• Green/yellow, waxy, thin skin.
  • Star shaped in cross section.
  • Crisp juicy flesh which is a transparent yellow/white.
  • Usually sweet – similar taste to an apple.
  • 4-5 seeds.

Fruits are oval in shape, 80-200mm in length, and 60 – 100mm in diameter, with five acutely angled sides, giving a star shape in cross section. Technically the fruit is a fleshy berry.

Consumers vary in their preference. Some like very green, acid, others prefer yellow, fully ripe fruit with the strong oxalic acid/tannin taste and others favour the milder types. Oxalic acid and tannins strongly influence taste, and are present in higher levels in the ridges of the fruit wings than in the body of the fruit.

The maturity stages of the fruit influences taste considerably and sugar levels do not increase after harvest. Most varieties must be picked at near full colour development (either orange, yellow or yellow/white) to ensure maximum sweetness.

• [Exercise materials]
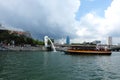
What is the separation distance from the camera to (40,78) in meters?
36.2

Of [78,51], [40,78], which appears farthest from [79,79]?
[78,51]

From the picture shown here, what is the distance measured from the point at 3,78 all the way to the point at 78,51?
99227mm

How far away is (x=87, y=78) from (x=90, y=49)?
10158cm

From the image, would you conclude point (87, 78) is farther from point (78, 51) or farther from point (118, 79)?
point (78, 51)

* * *

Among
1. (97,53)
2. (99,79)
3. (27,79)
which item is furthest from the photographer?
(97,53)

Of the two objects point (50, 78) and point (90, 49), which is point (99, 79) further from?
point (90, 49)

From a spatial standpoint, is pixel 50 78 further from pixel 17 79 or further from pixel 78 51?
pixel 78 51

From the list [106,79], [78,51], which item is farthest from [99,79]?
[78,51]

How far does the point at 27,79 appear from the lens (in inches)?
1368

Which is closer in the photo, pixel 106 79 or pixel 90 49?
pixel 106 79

==

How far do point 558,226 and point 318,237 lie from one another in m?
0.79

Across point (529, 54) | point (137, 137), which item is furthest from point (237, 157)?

• [Task requirements]
A) Rewrite the star fruit text, everything from "Consumers vary in" down to "ensure maximum sweetness.", putting "picking" in place of "harvest".
B) Output the lines of the records word for word, everything from the line containing "How far do point" down to the line containing "Across point (529, 54)".

• [Solutions in order]
A)
Consumers vary in their preference. Some like very green, acid, others prefer yellow, fully ripe fruit with the strong oxalic acid/tannin taste and others favour the milder types. Oxalic acid and tannins strongly influence taste, and are present in higher levels in the ridges of the fruit wings than in the body of the fruit.

The maturity stages of the fruit influences taste considerably and sugar levels do not increase after picking. Most varieties must be picked at near full colour development (either orange, yellow or yellow/white) to ensure maximum sweetness.

B)
How far do point 558,226 and point 318,237 lie from one another in m?
0.79

Across point (529, 54) | point (137, 137), which item is furthest from point (237, 157)?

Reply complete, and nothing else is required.